## [Dataset extract]
#####

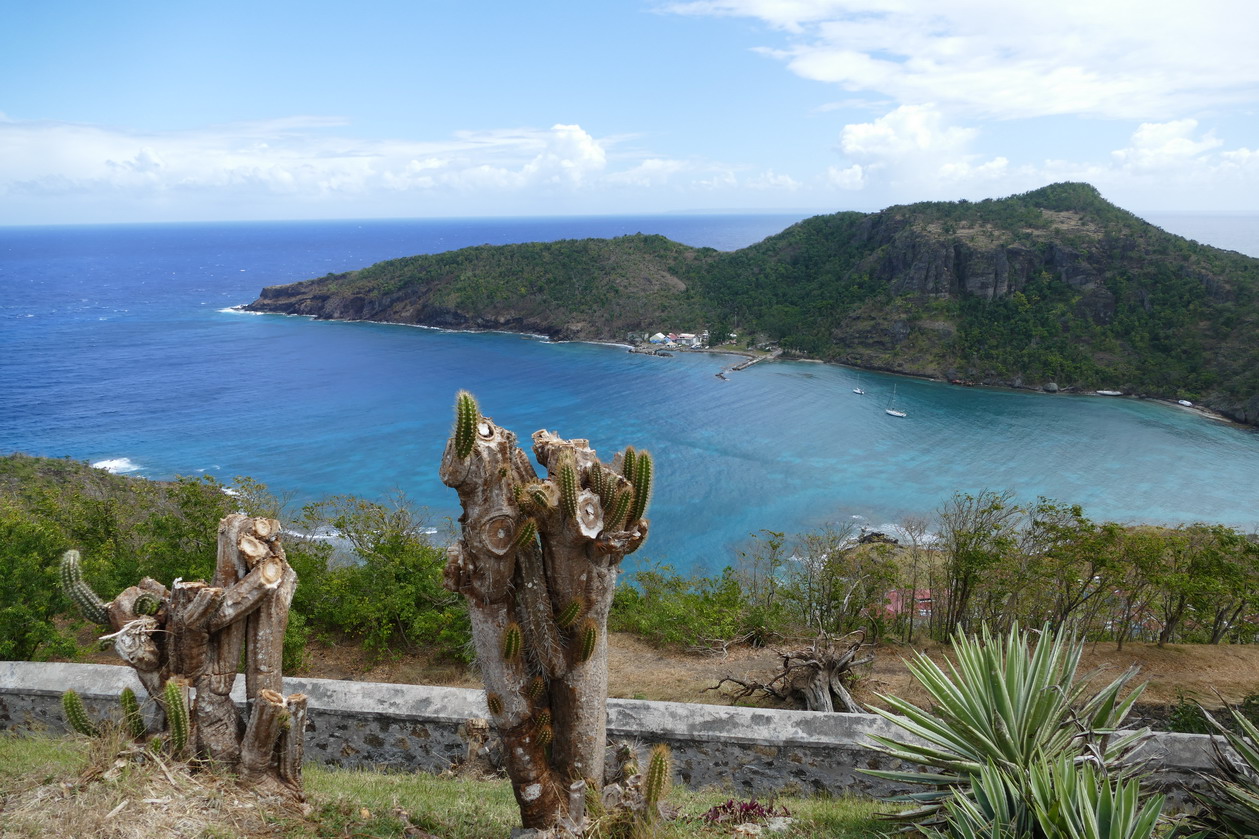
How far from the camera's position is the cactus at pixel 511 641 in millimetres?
4586

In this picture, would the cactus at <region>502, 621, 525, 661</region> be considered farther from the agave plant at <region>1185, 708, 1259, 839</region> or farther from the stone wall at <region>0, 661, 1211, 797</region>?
the agave plant at <region>1185, 708, 1259, 839</region>

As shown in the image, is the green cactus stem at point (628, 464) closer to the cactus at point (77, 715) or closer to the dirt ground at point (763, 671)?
the cactus at point (77, 715)

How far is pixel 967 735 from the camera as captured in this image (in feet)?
15.4

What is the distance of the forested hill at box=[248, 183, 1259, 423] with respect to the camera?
52969 mm

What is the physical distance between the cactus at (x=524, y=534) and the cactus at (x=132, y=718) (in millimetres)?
3074

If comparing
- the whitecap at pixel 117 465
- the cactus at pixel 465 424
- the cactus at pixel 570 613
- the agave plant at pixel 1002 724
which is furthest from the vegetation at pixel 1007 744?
the whitecap at pixel 117 465

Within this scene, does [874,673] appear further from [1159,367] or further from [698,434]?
[1159,367]

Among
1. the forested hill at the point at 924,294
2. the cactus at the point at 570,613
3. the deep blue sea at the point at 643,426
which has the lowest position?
the deep blue sea at the point at 643,426

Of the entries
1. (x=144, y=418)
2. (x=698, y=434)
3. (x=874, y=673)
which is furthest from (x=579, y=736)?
(x=144, y=418)

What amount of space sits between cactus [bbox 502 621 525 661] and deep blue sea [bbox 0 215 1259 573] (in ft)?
53.6

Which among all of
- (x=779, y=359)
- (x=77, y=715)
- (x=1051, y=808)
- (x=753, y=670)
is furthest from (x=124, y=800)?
(x=779, y=359)

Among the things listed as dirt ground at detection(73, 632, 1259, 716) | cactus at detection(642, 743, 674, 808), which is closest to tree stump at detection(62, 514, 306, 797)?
cactus at detection(642, 743, 674, 808)

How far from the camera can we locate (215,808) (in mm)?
4703

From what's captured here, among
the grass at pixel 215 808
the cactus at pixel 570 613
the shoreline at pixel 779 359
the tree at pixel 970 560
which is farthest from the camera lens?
the shoreline at pixel 779 359
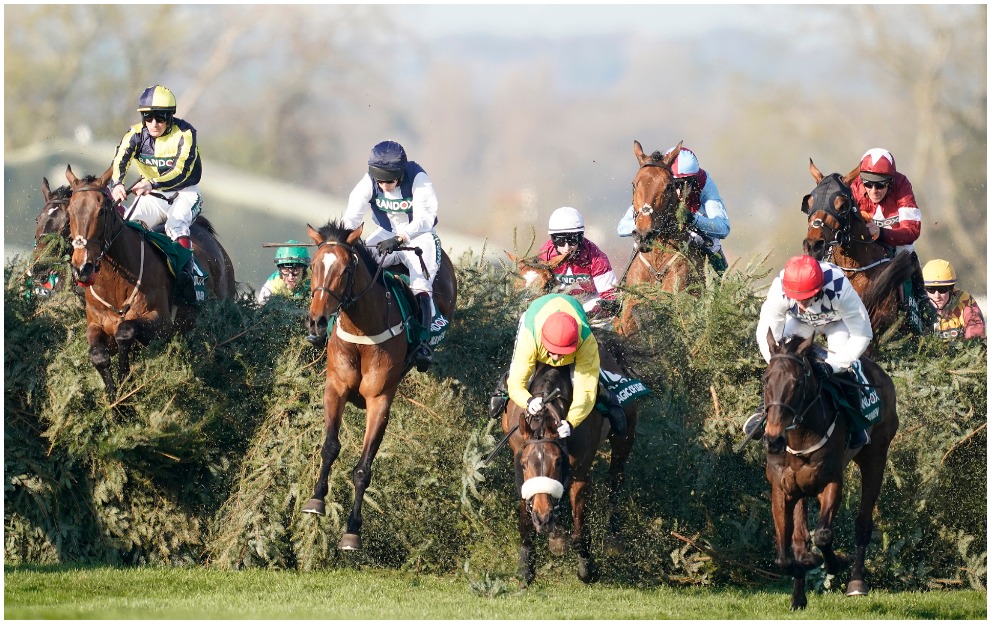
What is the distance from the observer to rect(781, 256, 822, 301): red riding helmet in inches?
385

#####

## [Stated task]
List every line of the material above that contains the string "plant", copying each line in full. Case matters, so a match must have the same uppercase and lowercase letters.

## [Response to the task]
In this picture, would the cactus at <region>502, 621, 525, 661</region> be considered farther from the agave plant at <region>1185, 708, 1259, 839</region> or farther from the stone wall at <region>0, 661, 1211, 797</region>?
the agave plant at <region>1185, 708, 1259, 839</region>
- the agave plant at pixel 1002 724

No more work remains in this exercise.